Live on my friends and thank you John with all my heart for the “Gift of Life” you have given to me

LACK OF AWARENESS STOPS HEPATITIS C TESTING:

Hepatitis C can be detected with a simple test it is a potentially life-threatening viral disease of the liver transmitted through blood and blood products. It is the most common blood borne disease in the US. Over time chronic infection can lead to cirrhosis, liver failure or liver cancer.

Monday, April 26, 2010

"This blood may contain hepatitis or other viruses" and it did............

My name is Candice and I'm 59 yrs old. I worked as a pediatric RN until I was 45, when I started having pain all over. I went from Dr to Dr and ended up with a Rheumatologist who diagnosed me with fibromyalgia. I was put on pain meds and had my blood tested every 3 months; went on for years.
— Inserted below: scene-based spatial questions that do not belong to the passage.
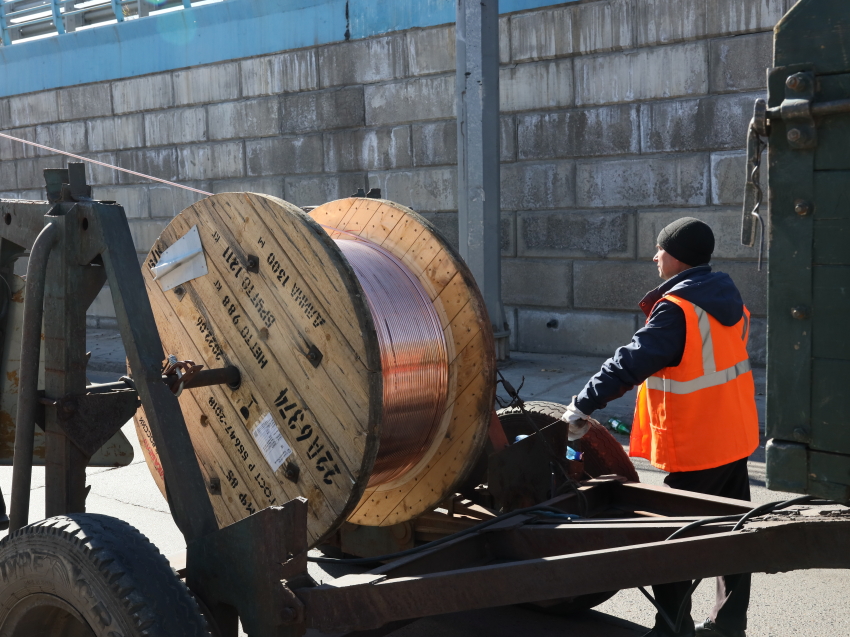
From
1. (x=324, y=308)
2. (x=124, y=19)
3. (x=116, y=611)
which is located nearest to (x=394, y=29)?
(x=124, y=19)

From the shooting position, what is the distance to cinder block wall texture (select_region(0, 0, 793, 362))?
895 centimetres

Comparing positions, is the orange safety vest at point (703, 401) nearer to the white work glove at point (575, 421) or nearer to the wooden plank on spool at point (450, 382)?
the white work glove at point (575, 421)

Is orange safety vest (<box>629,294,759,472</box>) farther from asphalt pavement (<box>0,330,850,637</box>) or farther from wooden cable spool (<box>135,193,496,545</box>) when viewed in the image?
wooden cable spool (<box>135,193,496,545</box>)

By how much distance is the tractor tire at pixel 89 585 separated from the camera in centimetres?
255

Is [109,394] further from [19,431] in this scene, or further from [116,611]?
[116,611]

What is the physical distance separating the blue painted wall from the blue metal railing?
251 mm

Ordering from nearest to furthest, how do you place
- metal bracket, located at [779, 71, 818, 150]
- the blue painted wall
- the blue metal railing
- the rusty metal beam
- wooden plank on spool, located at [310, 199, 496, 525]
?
metal bracket, located at [779, 71, 818, 150], the rusty metal beam, wooden plank on spool, located at [310, 199, 496, 525], the blue painted wall, the blue metal railing

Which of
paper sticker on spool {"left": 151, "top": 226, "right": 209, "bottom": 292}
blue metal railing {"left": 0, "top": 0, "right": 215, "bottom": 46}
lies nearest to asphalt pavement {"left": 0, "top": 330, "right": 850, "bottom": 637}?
paper sticker on spool {"left": 151, "top": 226, "right": 209, "bottom": 292}

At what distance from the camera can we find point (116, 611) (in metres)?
2.55

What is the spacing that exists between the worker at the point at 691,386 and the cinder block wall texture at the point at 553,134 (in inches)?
218

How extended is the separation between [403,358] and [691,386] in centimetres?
120

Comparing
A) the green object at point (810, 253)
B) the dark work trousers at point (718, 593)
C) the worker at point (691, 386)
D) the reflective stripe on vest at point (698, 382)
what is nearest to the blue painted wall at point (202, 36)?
the worker at point (691, 386)

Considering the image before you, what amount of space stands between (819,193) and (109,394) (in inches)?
93.3

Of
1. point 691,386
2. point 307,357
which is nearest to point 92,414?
point 307,357
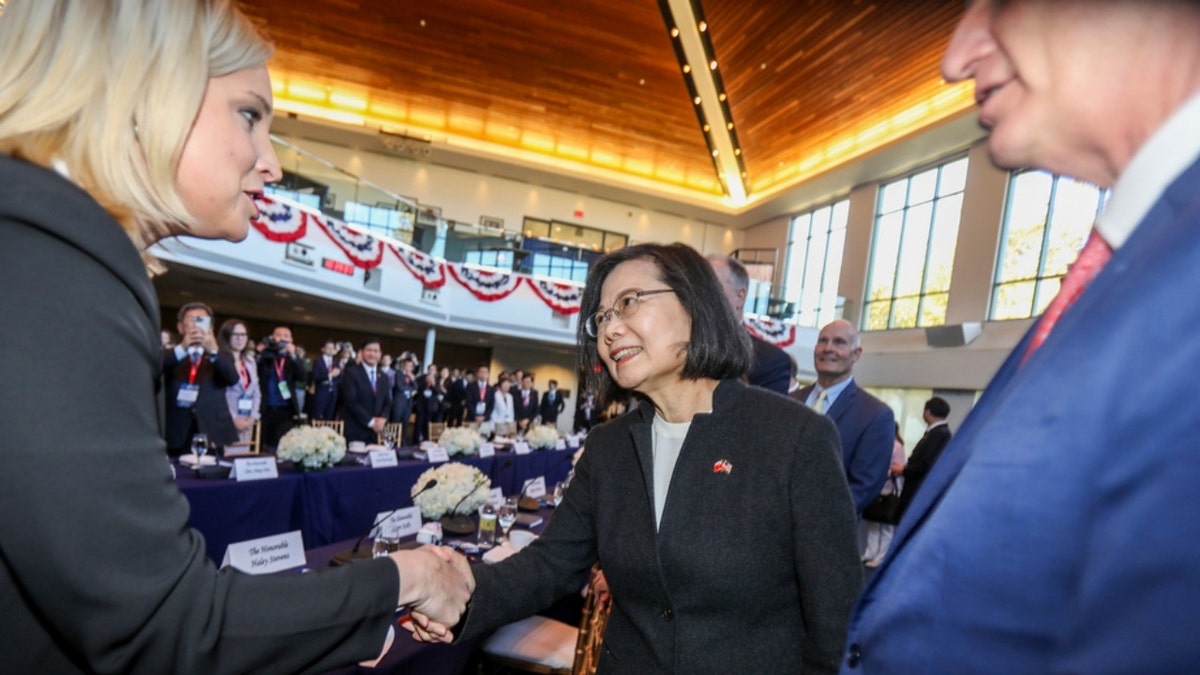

At one point I could barely walk from the bedroom to the couch without becoming out of breath. At age 56 I decided to start riding lessons and bought a horse to get some exercise. I started feeling better physically, but still couldn't work. At 58 I decided to get a facelift, hoping it would make me feel younger. The surgeon did several blood tests prior to the surgery, including HIV, Hepatitis A, B and C. I was shocked when he called and told me I had Hep C. I had 2 pints of blood transfused when I had a c-section in 1978, and I still remembered the warning on the bags-"This blood may contain hepatitis or other viruses".

I had told every Dr I went to about it and no one ever tested me! I asked why after the diagnose and was told that my liver enzymes were normal. How could this happen to me? I never did IV drugs (which is what you're taught is the cause of Hep C). Since the diagnose, I have done a lot of research and have decided not to treat with the current treatment, which is 40% effective at best for my type 1a. I don't think I could make it through the tx with the pain and depression I have. So I am waiting for a hopefully less toxic and more effective tx. I was also concerned with the lasting effects of the toxic cocktail. Meanwhile I am not drinking, eating healthier and taking herbs and supplements. So far my liver is in pretty good shape, with grade1, stage 0-1. My husband of 15 yrs tested negative. So life goes on. My Dr says I will probably die form something else. I am in constant pain, but manage to push through it and live a decent life. My positive attitude and spirituality help me through.